One of the sites at FAST.hit got a huge amount of traffic last night. More, probably, that this site would do in 3 months. Having done some guessing work and checking the logs, we noticed that a lot of references to the user agent http://pandora.nla.gov.au/crawl.html. We followed the link, and, funny enough, found a “Notice to Webmasters”. This notice basically says: “In August and September 2006 the National Library of Australia is undertaking a comprehensive crawl and harvest of the Australian web domain using the services of the Internet Archive…”
They crawl your site and not just index your pages, but actually copy everything for “archiving purposes”.
Hello…???
- has anyone heard about privacy laws?
- Who is going to pay for all that traffic?
- Will the site owners be ever notified about this?
- How do they determine which site is Australian and which is not (based on IP/ DNS/ Domain)?
August 30th, 2006 at 1:38 pm
Yes but its not all the web! see -
http://pandora.nla.gov.au/selectionguidelinesallpartners.html
“PANDORA is a selective archive. The National Library and its partners do not attempt to collect all Australian online publications and web sites, but select those that they consider are of significance and to have long-term research value.”
You can also opt out. Some Govt Agencies opt out for legal reasons.
August 30th, 2006 at 7:15 pm
It’s really not any different to the way the Internet Archive crawls the net, and I don’t think that privacy laws are really applicable to content that’s freely available online anyway. Perhaps you’re thinking of copyright laws?
Anyway, the process that’s normally followed by Pandora is:
1. Site identified as ’significant’ (Guidelines from the State Library of WA for this are online here:
http://www.slwa.wa.gov.au/pdf/pandoraoct02.pdf)
by one of several archiving libraries in Australia.
2. Site owner is contacted for permission to archive (I’m not sure what happens if they are unable to find contact information on the owner).
3. Site submitted to Pandora and indexed.
This crawl (and the previous one in 2005) are different in that they are crawling all of the *.au namespace (and sites that are identified as having an Australian IP address). However the content will not become publicly available from Pandora without the site owners permission - they do state that on their information page.
If you’re ever contacted by the NLA to have your site included in Pandora it’s pretty cool to know that your site is considered “of interest” for posterity.
September 7th, 2006 at 11:52 am
Hi G,
This is nothing new.
What about all those Search Engines indexing the web tying up bandwidth ?
How many of those #$#% things does the world need ?
One educational facility I know of is using the Google Search. It indexes about 800,000 pages everytime. Imagine the cost of that bandwidth.
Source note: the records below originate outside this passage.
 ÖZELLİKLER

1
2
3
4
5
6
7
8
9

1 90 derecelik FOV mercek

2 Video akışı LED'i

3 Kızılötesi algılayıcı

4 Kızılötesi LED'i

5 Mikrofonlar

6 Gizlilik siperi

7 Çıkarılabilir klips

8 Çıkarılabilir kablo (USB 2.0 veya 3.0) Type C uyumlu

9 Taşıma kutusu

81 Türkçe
Not a bad argument for a Google Appliance.
And what of the old Time Machine ( www.archive.org ). They’ve been doing it for years.
Advertisements? Big bandwidth hogs… We actually pay to receive advertising. What a bunch of suckers we are !!! I’d love to see ISP’s block ads altogether to preserve our precious bandwidth.
I don’t block Flash for nothing you know…
Really needs the whole population to wise-up…
OR get on the wagon ourselves
Like archive.org, at least the nla does it for an admirable reason
Consider it a history tax, Mr Ripper
my 0.02 cents